Learning that we can disagree, sometimes vehemently, but get through it, and still be able to live, work and socialise together, is one of the most incredible exercises in building trust which I have ever been a part of. As a tool for building community, bringing a sense of achievement, and dealing with all the nitty-gritty that any ambitious project entails, meetings can be second to none.

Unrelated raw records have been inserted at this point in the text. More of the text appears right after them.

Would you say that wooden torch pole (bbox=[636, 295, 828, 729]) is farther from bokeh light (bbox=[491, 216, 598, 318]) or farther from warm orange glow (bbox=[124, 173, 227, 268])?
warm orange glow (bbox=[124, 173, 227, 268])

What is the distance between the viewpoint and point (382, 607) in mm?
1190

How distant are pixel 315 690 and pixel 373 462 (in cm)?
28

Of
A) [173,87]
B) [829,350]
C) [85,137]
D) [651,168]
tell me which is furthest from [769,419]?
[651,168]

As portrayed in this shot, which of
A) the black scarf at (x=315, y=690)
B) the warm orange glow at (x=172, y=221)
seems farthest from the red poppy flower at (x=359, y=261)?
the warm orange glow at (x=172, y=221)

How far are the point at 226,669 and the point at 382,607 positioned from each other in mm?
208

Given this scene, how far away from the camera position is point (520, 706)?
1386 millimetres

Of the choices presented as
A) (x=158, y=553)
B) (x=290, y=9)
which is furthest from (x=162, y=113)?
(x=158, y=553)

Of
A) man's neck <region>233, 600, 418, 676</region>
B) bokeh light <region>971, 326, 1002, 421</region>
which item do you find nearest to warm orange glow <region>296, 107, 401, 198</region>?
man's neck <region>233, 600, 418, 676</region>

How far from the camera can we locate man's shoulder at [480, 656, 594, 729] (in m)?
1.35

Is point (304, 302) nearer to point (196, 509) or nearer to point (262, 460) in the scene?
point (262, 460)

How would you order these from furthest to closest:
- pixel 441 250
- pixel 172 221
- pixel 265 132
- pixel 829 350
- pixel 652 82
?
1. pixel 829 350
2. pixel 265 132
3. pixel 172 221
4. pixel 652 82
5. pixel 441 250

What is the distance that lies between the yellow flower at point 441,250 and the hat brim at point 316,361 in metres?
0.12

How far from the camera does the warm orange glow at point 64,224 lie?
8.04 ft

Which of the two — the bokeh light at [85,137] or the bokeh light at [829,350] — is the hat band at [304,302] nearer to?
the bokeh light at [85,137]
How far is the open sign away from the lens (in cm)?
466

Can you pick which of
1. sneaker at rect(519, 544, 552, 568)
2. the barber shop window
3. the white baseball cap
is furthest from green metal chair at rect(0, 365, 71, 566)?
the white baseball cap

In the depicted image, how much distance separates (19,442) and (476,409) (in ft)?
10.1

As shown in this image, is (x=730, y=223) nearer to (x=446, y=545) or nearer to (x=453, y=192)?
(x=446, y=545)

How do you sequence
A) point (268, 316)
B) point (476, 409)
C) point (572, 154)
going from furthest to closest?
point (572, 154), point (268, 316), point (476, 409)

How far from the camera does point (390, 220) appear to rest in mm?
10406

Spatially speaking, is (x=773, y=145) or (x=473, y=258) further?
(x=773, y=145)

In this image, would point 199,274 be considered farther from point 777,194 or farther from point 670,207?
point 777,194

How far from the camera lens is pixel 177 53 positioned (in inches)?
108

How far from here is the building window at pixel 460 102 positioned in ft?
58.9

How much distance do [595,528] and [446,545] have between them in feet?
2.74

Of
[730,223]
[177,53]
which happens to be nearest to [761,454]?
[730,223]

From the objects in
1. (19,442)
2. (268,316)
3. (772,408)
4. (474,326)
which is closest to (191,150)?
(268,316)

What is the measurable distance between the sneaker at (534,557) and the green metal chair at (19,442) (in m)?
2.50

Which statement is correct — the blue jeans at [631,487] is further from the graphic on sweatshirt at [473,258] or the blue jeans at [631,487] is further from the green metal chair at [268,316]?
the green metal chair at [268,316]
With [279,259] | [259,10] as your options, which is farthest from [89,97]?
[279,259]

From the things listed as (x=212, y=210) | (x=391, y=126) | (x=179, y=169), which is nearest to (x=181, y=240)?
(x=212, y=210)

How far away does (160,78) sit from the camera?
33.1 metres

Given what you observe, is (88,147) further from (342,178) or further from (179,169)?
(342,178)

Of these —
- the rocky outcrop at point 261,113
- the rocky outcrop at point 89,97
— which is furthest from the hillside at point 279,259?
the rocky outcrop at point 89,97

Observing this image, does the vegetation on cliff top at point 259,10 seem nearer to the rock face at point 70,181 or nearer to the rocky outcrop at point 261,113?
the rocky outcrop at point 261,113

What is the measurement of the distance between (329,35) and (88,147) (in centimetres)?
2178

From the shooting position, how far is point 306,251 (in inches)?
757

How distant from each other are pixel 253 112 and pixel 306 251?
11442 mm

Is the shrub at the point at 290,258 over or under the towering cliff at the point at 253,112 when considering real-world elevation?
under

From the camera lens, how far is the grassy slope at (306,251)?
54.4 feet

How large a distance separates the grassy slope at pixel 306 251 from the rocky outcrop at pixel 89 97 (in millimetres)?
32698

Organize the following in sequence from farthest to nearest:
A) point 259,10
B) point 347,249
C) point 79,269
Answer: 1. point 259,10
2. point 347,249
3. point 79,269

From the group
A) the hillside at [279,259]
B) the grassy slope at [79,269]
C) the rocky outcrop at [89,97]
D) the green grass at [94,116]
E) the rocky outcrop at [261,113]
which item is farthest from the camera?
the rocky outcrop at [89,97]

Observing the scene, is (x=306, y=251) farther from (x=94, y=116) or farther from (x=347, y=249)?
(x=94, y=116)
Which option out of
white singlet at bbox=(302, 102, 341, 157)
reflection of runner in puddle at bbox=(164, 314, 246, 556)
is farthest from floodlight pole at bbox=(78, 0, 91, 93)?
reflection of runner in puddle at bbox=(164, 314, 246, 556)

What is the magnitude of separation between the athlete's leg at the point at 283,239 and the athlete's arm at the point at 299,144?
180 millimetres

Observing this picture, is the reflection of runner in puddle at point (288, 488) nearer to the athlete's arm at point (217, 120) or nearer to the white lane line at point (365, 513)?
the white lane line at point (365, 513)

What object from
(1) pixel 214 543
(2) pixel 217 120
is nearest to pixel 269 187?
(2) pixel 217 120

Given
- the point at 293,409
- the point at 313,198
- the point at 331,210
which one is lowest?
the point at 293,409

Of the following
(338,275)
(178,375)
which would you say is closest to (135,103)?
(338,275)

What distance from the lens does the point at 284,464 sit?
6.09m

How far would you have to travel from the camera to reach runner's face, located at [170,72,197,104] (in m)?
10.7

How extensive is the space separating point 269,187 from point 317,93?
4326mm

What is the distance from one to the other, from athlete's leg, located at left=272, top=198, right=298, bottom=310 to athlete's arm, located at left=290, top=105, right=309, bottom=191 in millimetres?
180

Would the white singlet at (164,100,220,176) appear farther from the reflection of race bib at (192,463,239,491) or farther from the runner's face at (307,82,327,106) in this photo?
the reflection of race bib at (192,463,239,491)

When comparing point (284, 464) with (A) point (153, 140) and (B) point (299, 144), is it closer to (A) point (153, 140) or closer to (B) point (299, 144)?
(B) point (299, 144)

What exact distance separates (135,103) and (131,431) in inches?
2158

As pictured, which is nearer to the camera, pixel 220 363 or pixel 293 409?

Meetings can bring people together.

Which brings me to the meeting I attended today. I shan't give many details, except to note my sadness that it gave me the opposite of the wonderful feel-good vibe that meetings have been imbuing me with  of late. The organisation it was for has a history of long and difficult meetings, but I go because I love the end result, the people involved, and the ethos of the project enormously. I stick with it because those things are important, and meetings have to happen for it all to come about. Sometimes I even enjoy them.

Today was particularly difficult, and as yet none of us know what the repurcussions will be. Wires were crossed, and some of those involved felt that their only choice was to leave. I dearly wished that as a group we were able to hold the space better, to perhaps use hand signals or an equivalent, to speak using non-violent communication, and to give everyone the space they needed to express their opinion freely without everything becoming impossibly tense. Maybe in the future this will become possible, and we do have a consensus training weekend planned in the new year, but in the meantime there is a lot of repair work and conciliation that needs to take place, diverting precious energy from the main business of the group.

The gist of all this navel-gazing, such as it is, is to allow you to contemplate the meetings that take place in your own lives. For most people, and particularly those of us who try to be, in some small way, the change that we wish to see in the world, meetings are inevitable. Whether attended through choice, through gritted teeth, or because we must, the way they are held - and the way we hold ourselves within them - is something that we can make choices about.

Meetings can be empowering, they can be productive, and above all they can be joyful. For this to happen we need to accept that they are a skill to be worked at, and not a test to be endured. We need to come to them with open hearts, yes, but we also need to engage our heads and make the conscious decision to give them our best, and most patient, selves.

In summary; meetings are the solution, and not the problem.

I have rambled too long, but I shall leave you with a positive wish:

May your meetings be wonderful spaces for discussion and debate, may the work of your meeting be done to the satisfaction of all involved, and above all, may your meetings be joyful.

- Hannah

1 comment:

  1. Beautifully put! :) I totally agree, I love meetings with the co-op. I wish businesses worked like that.